Pada sisi pemangku kepentingan lain, mereka telah berupaya secara mandiri melakukan kolaborasi untuk pertumbuhan ekonomi hijau.
Perusahaan Blibli menerapkan beberapa kebijakan ramah lingkungan di perusahaannya, seperti menggunakan kemasan daur ulang untuk mengirimkan paket kepada pelanggan.
Blibli juga menyediakan produk ramah lingkungan melalui halaman khusus ‘Eco Hub’ di platform e-commerce.
Di sisi lain, media juga berperan penting sebagai penyambung berbagai pemangku kepentingan.
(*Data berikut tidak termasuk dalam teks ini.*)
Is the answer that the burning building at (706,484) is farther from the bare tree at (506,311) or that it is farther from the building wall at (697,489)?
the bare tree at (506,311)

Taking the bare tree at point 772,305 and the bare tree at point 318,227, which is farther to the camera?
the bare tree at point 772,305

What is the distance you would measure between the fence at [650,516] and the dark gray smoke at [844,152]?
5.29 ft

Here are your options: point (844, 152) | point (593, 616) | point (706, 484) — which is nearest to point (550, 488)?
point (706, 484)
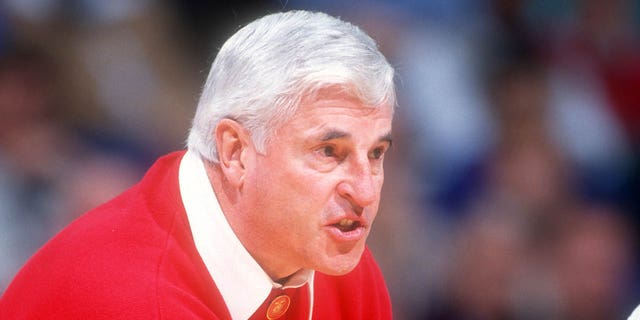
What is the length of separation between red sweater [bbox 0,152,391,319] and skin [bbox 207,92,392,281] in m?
0.11

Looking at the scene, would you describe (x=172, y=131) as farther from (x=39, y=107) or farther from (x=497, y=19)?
(x=497, y=19)

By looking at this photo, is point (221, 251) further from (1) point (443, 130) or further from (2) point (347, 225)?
(1) point (443, 130)

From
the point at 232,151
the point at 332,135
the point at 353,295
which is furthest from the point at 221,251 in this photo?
the point at 353,295

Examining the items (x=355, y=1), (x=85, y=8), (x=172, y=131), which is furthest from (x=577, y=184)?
(x=85, y=8)

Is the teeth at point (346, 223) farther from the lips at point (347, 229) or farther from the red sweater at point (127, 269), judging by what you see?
the red sweater at point (127, 269)

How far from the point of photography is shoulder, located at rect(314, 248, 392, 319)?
5.78 ft

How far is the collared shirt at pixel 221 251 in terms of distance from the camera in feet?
4.93

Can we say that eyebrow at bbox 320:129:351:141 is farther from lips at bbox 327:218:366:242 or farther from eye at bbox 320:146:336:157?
lips at bbox 327:218:366:242

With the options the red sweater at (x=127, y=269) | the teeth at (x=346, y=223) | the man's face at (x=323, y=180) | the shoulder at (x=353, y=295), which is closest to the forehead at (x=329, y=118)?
the man's face at (x=323, y=180)

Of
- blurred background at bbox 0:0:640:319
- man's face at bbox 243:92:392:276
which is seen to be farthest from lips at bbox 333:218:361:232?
blurred background at bbox 0:0:640:319

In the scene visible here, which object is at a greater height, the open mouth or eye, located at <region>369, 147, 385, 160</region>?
eye, located at <region>369, 147, 385, 160</region>

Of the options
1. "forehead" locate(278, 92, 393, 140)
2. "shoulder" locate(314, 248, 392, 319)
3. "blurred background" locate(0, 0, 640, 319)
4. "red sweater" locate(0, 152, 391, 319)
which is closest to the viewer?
"red sweater" locate(0, 152, 391, 319)

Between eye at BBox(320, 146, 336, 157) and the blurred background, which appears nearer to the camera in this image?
eye at BBox(320, 146, 336, 157)

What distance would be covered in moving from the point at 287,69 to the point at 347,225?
264mm
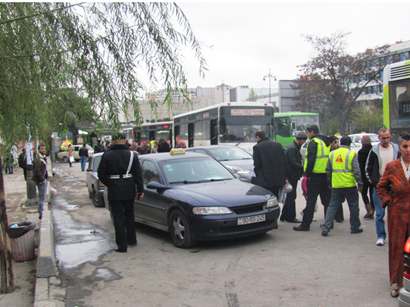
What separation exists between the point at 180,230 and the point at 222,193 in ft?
3.06

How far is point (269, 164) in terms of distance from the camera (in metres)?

Menurut Direktur Eksekutif Katadata Insight Center (KIC) Adek Media Roza, media harus menjadi katalisator untuk mempertemukan para pemangku kepentingan dalam isu perubahan iklim, dengan melakukan advokasi, diseminasi informasi, riset, dan advokasi kebijakan publik.
Singkatnya, setiap pemangku kepentingan adalah seorang pemimpin hijau. Dengan shifting fokus menuju ekonomi berkelanjutan, setiap pemangku kepentingan memiliki peran yang besar dalam mengawal ekonomi hijau.
Kepemimpinan hijau menjadi kunci untuk mencapai pembangunan berkelanjutan dan inklusif.
Melalui penguatan pertumbuhan ekonomi dengan industrialisasi dan hilirisasi, peningkatan efisiensi melalui digitalisasi, dan pembangunan ekonomi berkelanjutan, Indonesia dapat menciptakan masa depan lebih baik bagi semua.
Pemimpin yang mengadopsi green leadership tidak hanya berfokus pada hasil jangka pendek, tetapi juga berkomitmen menjaga keberlanjutan jangka panjang, memastikan bahwa pertumbuhan ekonomi berjalan seiring dengan pelestarian lingkungan dan peningkatan kesejahteraan sosial.
Indonesia saat ini sedang berproses menjadi teladan bagi negara lain dalam hal bagaimana memadukan pertumbuhan ekonomi dengan keberlanjutan lingkungan melalui kepemimpinan yang visioner dan bertanggung jawab.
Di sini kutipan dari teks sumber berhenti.